--- About this task ---
Check each line of the material, and show the ones that include the word "kudu".

--- Extracted information ---

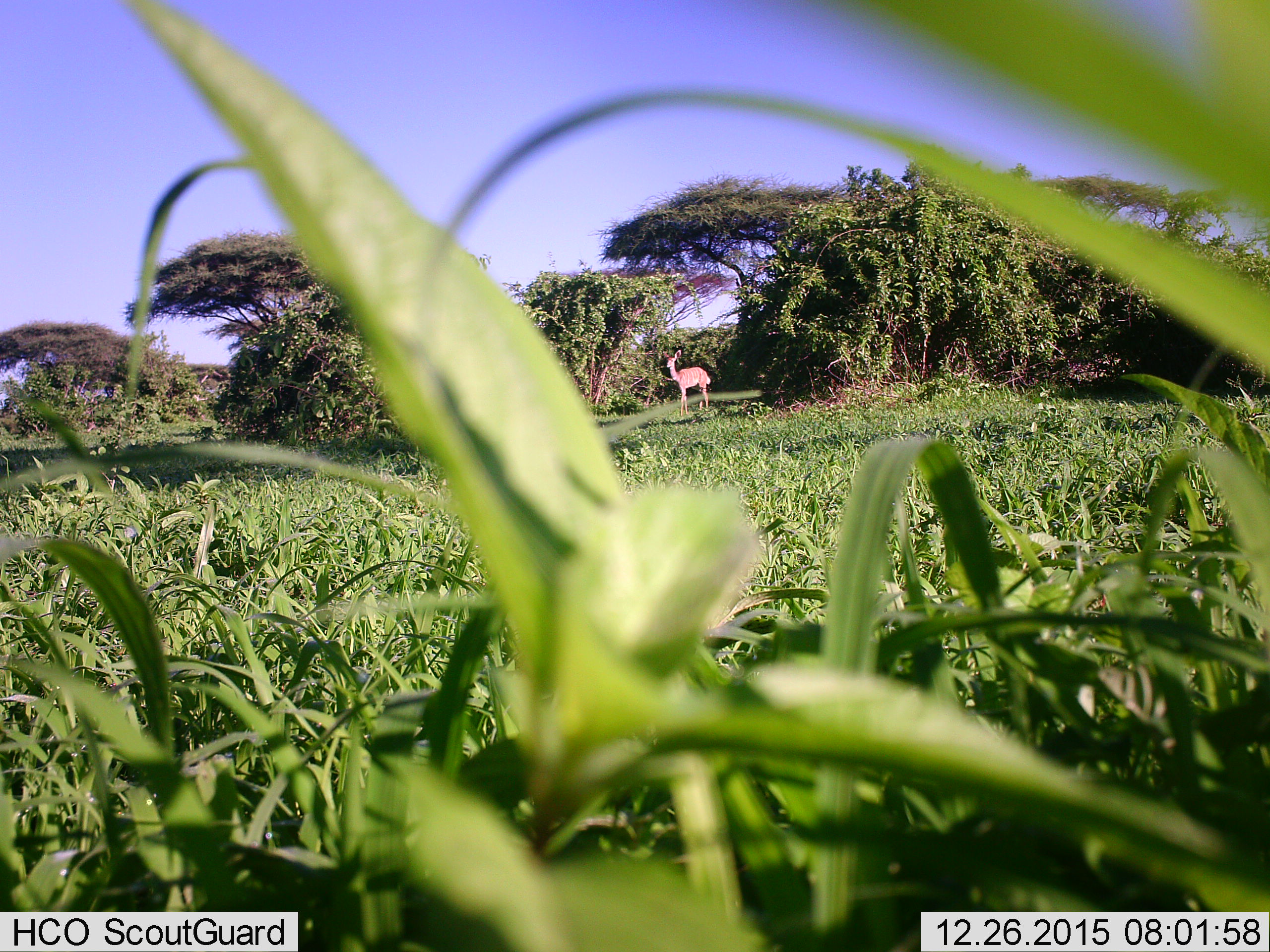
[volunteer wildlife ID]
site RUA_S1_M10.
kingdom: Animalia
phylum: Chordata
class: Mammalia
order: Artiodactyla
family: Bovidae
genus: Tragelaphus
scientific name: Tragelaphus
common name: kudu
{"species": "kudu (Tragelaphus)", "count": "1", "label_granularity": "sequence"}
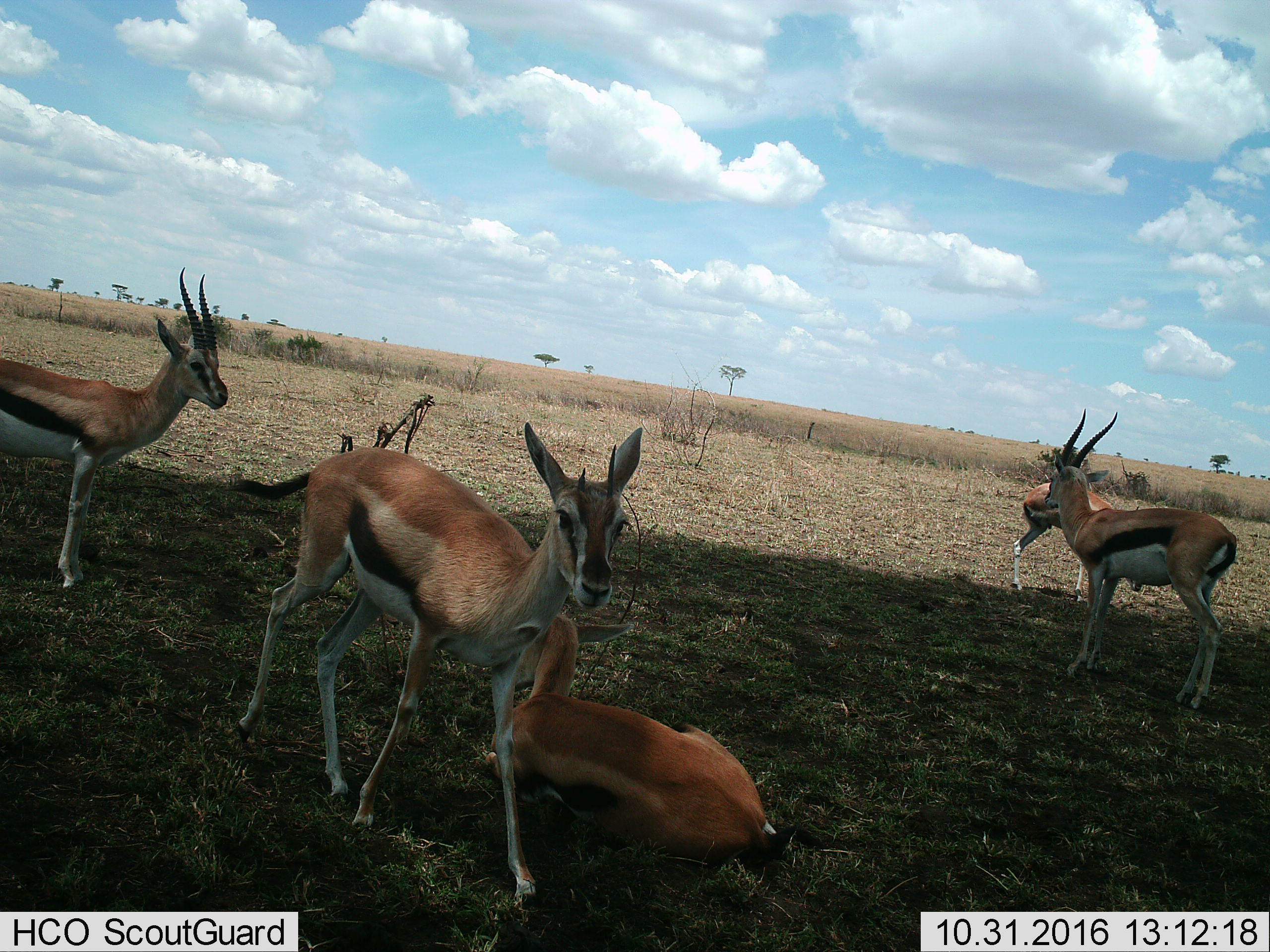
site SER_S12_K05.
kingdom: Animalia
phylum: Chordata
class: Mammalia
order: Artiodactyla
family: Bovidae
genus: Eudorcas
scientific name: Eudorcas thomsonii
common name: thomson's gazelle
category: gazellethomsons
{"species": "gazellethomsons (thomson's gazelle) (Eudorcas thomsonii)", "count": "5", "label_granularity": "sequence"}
* * *
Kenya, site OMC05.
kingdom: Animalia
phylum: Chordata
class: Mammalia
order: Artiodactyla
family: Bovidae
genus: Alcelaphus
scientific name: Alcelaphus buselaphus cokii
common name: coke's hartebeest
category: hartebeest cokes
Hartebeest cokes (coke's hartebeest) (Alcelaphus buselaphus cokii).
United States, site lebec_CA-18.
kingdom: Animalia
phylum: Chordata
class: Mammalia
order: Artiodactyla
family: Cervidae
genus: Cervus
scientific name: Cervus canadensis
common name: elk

--- Response for this exercise ---
common name: kudu
{"species": "kudu (Tragelaphus)", "count": "1", "label_granularity": "sequence"}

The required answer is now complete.